MicroPython で NeoPixel をピカらせる

プロローグ

この記事は IoTLT Advent Calendar 2017 の12月16日の記事です(JSTで間に合いませんでしたが、UTCでなんとか間に合っているはず・・・)。

さて、私は広島で「IoTLT広島」というのを開催させていただいております。2〜3ヶ月に1回程度の割合で2016年6月にスタートして、2017年12月9日に Vol.7 を開催することができました。そんな、 IoTLT広島Vol.7 ですが、下記のまとめにあるように、なんとあの本家 IoTLT でも有名なギャル電さんが登場!!当然のごとく、会場は LED 全開でマジ卍な開催となりました。

-> まとめはこちら

そう、ギャル電さんといえば、LED !!!その夜に行われた GEEKNIGHT広島 も合わせて、当日は広島エンジニア界隈でもっとも LED が光った日になりました。

本題

ということで、私もそんな影響を受けて早速 LED テープを購入して使ってみましたのでその報告をさせていただきます。

用意するもの

  • NeoPixel MiniテープLED 1m/60LED
  • ESP-WROOM-02

今回、とりあえず手元にあったESP-WROOM-02を使うことにしました。

方針

Arduino IDE での作成事例は日本語の記事が非常にたくさん溢れていたので、今回は MicroPython でやってみようと思います。

MicroPython のセットアップ

まず、ESP-WROOM-02 に MicroPython をセットアップする必要があります。

その前に、お手元の端末で python3 と pip3 が動くようにしておく必要がありますが、Python3 のセットアップはこの記事では省略します。

esptool.py のインストール

> pip3 install esptool

pip3 install の最後で /bin に書き込めないというエラーになる人は、下記のようなオプションをつけてみてください。

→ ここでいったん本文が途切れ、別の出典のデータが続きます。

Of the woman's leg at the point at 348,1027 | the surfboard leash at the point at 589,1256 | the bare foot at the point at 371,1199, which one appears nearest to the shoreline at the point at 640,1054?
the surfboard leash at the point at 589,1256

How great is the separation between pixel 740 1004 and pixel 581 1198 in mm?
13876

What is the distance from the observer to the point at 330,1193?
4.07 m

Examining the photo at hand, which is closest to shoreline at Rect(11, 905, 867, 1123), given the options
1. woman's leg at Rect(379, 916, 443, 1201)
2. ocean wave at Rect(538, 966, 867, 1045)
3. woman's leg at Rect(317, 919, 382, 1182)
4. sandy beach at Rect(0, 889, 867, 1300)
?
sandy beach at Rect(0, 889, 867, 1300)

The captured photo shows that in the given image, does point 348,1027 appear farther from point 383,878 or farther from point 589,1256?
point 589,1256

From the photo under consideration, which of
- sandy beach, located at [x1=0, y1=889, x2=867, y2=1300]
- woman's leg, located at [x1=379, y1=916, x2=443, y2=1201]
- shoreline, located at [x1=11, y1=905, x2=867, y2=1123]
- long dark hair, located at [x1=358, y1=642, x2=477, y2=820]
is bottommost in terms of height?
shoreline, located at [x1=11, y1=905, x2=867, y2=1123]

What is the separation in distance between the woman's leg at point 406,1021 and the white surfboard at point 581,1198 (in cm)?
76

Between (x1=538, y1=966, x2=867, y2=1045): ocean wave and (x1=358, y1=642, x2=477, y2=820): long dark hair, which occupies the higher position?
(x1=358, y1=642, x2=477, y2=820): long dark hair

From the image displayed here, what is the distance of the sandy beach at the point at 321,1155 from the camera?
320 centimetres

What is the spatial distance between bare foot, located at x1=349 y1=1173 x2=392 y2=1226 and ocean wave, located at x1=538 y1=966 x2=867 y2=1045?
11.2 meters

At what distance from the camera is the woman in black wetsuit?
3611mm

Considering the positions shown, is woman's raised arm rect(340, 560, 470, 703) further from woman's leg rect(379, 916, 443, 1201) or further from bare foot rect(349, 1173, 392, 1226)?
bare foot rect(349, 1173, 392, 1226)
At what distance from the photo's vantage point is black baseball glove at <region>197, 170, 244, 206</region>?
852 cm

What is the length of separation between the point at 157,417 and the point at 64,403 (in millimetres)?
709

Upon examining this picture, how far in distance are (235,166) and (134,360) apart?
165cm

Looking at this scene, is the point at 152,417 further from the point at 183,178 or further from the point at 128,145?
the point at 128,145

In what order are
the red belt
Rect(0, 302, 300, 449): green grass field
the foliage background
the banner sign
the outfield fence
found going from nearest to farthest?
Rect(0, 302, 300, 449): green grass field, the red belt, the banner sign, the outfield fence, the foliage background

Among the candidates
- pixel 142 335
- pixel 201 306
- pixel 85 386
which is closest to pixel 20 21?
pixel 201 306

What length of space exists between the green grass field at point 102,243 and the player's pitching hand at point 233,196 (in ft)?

> pip3 install --install-option="--prefix=/usr/local" esptool

ESP-WROOM-02 の接続

USB で ESP-WROOM-02 を接続して、ポートを確認します。ポートは Mac の場合下記のような感じです。

> ls /dev/tty.usb*
/dev/tty.usbserial-xxxxxx

以下、この記事ではポートを「/dev/tty.usbserial-xxxxxx」として進めていきますので適宜ご自分の環境に置き換えてください。Windowsの場合は「COM3」とかそういう感じです。

esptool.py の動作確認

> esptool.py --port=/dev/tty.usbserial-xxxxxx --baud 115200 flash_id

正常にセットアップできてれば下記のような表示がされるはずです。

esptool.py v2.2
Connecting....
Detecting chip type... ESP8266
Chip is ESP8266EX
Uploading stub...
Running stub...
Stub running...
Manufacturer: a1
Device: 4016
Detected flash size: 4MB
Hard resetting...

ファームウェアのダウンロード

ファームウェアを MicroPython のページからダウンロードします。一番上の Latest で特に問題はないと思います。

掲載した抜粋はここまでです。